Understandably, at times animals may have to be separated from their mothers or other animals for treatment. However, the manner in which Boboy was kept is unacceptable. The Wildlife Conservation (Operation Of Zoo) Regulations 2012 state that zoos must have a quarantine area to temporarily place or isolate newly acquired animals and to provide treatment to animals that are sick. Assuming that the zoo has a quarantine area, it is unknown why the infant orangutan was kept in an inhumane manner while undergoing treatment.

Photos that were taken near the end of 2017 also show orangutans, the most iconic Malaysian animal, kept in an appalling manner at Kemaman Zoo.

 

 

There were also photos taken in mid-2018 and at the end of the year that show the same unacceptable conditions.

 

 

 

The latest photos of orangutans at Kemaman Zoo show some fire hoses in two larger cages.

 

While any improvement is welcome, orangutans at the Kemaman Zoo need so much more than what the photos above reveal. It is unknown why the orangutans have often been seen sitting on concrete in their dreadful cages when there is an outdoor enclosure at the zoo. To reduce stress on captive orangutans they need the autonomy to get out of zoo visitors’ view when they wish to do so.

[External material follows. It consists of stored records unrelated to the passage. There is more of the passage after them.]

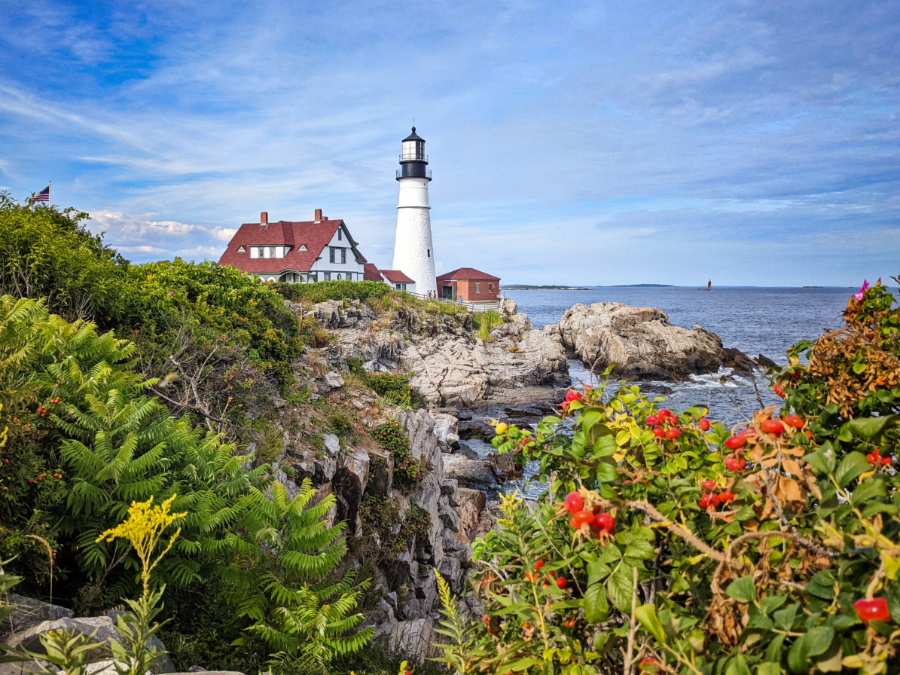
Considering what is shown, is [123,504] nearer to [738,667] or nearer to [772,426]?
[738,667]

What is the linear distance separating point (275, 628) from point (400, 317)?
3332cm

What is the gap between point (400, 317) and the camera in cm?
3766

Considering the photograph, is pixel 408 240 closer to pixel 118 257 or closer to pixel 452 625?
pixel 118 257

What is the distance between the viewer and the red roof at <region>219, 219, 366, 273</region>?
161 ft

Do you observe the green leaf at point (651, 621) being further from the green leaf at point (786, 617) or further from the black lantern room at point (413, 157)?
the black lantern room at point (413, 157)

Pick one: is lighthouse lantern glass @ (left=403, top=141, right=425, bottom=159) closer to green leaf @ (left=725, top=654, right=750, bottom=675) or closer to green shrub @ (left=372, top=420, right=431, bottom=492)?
green shrub @ (left=372, top=420, right=431, bottom=492)

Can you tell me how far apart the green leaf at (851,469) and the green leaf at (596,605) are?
2.97 ft

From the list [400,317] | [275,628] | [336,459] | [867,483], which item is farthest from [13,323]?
[400,317]

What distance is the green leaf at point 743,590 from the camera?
162 centimetres

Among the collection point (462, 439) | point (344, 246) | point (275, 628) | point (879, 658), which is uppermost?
point (344, 246)

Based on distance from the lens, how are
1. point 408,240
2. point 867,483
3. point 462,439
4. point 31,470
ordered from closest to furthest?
1. point 867,483
2. point 31,470
3. point 462,439
4. point 408,240

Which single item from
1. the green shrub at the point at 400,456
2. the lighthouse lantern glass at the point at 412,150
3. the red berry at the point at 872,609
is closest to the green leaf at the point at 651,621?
the red berry at the point at 872,609

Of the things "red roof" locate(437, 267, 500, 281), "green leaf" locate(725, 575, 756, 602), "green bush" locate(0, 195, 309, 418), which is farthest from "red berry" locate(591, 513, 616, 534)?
"red roof" locate(437, 267, 500, 281)

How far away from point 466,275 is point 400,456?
190ft
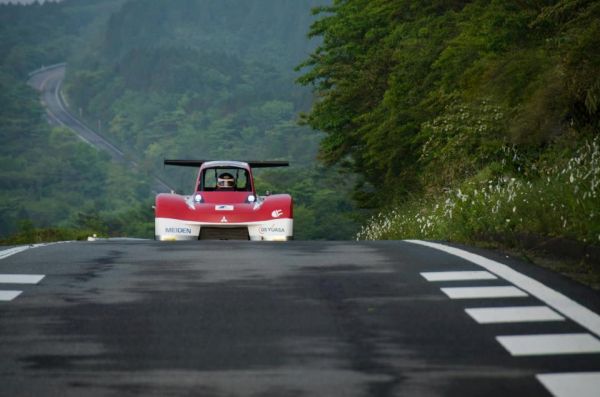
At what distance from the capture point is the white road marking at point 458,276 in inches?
416

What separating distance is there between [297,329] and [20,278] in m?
3.77

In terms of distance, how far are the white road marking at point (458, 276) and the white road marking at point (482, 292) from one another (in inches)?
25.7

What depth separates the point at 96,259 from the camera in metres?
12.9

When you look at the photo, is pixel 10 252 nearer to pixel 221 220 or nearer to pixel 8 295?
pixel 8 295

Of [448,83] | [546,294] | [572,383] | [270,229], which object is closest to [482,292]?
[546,294]

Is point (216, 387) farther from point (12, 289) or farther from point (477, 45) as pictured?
point (477, 45)

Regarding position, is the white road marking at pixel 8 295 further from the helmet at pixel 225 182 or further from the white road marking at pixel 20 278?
the helmet at pixel 225 182

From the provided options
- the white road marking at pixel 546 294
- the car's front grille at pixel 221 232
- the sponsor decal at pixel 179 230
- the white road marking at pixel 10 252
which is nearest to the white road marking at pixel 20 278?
the white road marking at pixel 10 252

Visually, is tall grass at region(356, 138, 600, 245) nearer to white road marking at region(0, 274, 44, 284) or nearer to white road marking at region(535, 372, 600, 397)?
white road marking at region(0, 274, 44, 284)

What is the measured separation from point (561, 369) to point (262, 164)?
61.2 ft

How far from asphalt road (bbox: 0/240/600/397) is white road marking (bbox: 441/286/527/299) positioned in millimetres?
23

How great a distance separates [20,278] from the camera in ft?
36.0

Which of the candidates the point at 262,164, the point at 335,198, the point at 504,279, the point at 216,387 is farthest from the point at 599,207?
the point at 335,198

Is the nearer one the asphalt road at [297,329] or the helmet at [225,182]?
the asphalt road at [297,329]
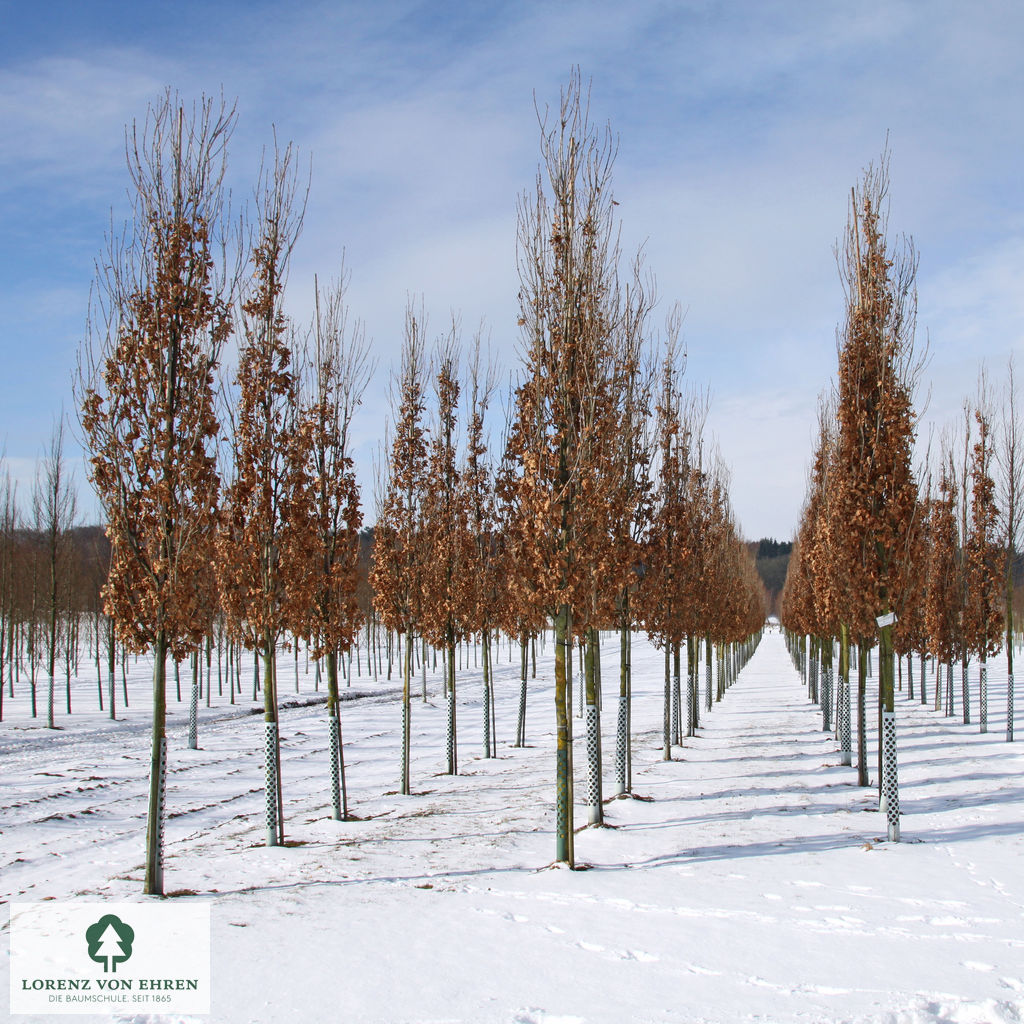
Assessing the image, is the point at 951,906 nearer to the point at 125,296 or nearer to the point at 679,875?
the point at 679,875

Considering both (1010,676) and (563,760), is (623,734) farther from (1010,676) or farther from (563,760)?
(1010,676)

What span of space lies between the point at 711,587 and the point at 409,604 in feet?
34.4

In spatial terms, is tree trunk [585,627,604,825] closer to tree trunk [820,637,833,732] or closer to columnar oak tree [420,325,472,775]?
columnar oak tree [420,325,472,775]

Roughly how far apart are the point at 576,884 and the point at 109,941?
4.00 m

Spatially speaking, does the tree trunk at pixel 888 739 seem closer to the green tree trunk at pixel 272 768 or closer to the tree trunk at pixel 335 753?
the tree trunk at pixel 335 753

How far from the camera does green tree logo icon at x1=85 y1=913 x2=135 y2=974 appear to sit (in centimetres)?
568

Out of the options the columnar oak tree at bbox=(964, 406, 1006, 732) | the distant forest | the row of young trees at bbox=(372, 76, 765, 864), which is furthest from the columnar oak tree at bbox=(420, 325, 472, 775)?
the distant forest

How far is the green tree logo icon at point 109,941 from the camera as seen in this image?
18.6ft

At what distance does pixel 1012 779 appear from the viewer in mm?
13227

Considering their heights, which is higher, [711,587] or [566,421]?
[566,421]

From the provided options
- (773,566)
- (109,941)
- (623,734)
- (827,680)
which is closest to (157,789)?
(109,941)

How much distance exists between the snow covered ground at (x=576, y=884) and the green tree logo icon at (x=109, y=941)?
640 mm

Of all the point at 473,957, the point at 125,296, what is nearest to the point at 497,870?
the point at 473,957

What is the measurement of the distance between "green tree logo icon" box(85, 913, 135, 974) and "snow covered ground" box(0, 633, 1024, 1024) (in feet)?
2.10
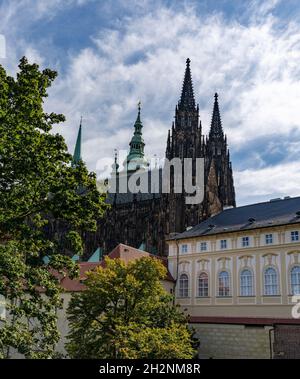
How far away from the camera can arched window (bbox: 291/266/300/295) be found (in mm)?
29592

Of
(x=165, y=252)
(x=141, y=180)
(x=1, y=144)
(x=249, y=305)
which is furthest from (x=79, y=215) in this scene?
(x=141, y=180)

It is unknown how the zoo enables the apes to do so when they are kept in the two larger cages. Orangutans are extremely smart and complex animals. Yet, most of the time the apes at the zoo look bored and boredom can cause them psychological issues. Lack of physical activity may also cause health problems.

As of 2018, there were four orangutans at the zoo. Three females arrived from Melaka Zoo while Boboy was born at Kemaman Zoo. In 2014, Marina, a female orangutan at the zoo was sent to the Bukit Merah Orangutan Island (OUI) in Perak for breeding. She gave birth to an offspring in July 2016. The infant died several weeks later and Marina herself died a few days after her infant’s demise. Marina could still be alive if she remained at Kemaman Zoo.

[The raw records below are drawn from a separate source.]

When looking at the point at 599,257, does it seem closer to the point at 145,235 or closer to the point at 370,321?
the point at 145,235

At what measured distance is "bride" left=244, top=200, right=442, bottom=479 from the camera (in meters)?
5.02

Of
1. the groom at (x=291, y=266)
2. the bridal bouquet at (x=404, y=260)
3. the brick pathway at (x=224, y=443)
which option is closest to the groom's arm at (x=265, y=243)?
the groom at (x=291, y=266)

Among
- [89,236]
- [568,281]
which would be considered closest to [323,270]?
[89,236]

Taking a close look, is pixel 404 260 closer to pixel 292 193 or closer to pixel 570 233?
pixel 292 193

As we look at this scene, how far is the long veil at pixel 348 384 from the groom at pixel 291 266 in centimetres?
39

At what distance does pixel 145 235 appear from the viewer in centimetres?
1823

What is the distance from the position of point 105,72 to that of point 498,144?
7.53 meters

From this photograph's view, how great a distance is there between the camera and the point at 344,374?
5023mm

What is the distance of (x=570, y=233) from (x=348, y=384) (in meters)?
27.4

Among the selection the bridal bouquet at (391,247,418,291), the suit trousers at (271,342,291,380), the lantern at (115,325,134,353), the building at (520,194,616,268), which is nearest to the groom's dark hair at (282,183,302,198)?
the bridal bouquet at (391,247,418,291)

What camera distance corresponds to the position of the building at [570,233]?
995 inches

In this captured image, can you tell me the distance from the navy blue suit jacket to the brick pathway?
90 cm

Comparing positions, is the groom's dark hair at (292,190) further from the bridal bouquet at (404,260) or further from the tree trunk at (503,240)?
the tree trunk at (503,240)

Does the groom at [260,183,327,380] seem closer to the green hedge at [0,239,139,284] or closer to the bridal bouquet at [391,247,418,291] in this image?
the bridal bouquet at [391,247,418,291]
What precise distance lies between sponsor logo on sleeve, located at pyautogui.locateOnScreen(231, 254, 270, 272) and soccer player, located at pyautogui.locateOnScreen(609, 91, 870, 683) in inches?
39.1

Breeding of orangutans in captivity should be stopped as there is little likelihood of captive-bred orangutans ever being released into their natural habitat. Furthermore, orangutans do not thrive in captivity. Kemaman Zoo should not transfer its female orangutans to a different zoo for breeding purposes, and male orangutans should not be sent to the zoo for the same reason. The OUI announced in a 2 September Facebook post the arrival of Melur, a female orangutan from Kemaman Zoo, at its facility for treatment. We do not know if there are also plans by both the Kemaman Zoo and OUI to breed Melur.

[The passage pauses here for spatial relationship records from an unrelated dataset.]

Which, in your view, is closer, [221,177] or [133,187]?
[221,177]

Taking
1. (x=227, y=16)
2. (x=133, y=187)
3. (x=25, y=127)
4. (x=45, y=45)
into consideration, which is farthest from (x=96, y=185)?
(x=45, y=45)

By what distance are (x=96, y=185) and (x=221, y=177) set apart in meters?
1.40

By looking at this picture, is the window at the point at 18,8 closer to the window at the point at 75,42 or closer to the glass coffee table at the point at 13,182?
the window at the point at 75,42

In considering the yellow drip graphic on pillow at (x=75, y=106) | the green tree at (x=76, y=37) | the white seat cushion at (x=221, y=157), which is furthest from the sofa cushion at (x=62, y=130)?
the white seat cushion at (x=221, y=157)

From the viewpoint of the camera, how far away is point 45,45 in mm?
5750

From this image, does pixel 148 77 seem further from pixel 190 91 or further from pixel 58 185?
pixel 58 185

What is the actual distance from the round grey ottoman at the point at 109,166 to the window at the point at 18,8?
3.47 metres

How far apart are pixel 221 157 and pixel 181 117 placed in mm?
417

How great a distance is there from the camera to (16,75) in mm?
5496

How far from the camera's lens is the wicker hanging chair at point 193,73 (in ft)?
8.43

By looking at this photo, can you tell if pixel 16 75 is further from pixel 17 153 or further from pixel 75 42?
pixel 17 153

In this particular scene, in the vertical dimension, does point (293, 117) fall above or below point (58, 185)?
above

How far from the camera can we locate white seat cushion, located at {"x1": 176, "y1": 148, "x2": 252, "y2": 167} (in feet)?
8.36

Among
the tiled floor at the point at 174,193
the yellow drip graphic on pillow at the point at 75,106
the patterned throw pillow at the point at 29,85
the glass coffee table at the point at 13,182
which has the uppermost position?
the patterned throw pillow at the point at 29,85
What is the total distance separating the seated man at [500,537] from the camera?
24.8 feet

As they are highly intelligent animals, orangutans at Kemaman Zoo should be given different types of enrichment every day. If the zoo doesn’t have one, an enrichment schedule should be drawn up to ensure enrichment is provided daily, both in their cages or in the outdoor enclosure.

What has changed to improve the quality of life of orangutans and other animals at Kemaman Zoo? Was it necessary to send orangutans from Melaka Zoo to Kemaman Zoo? Is the zoo even needed?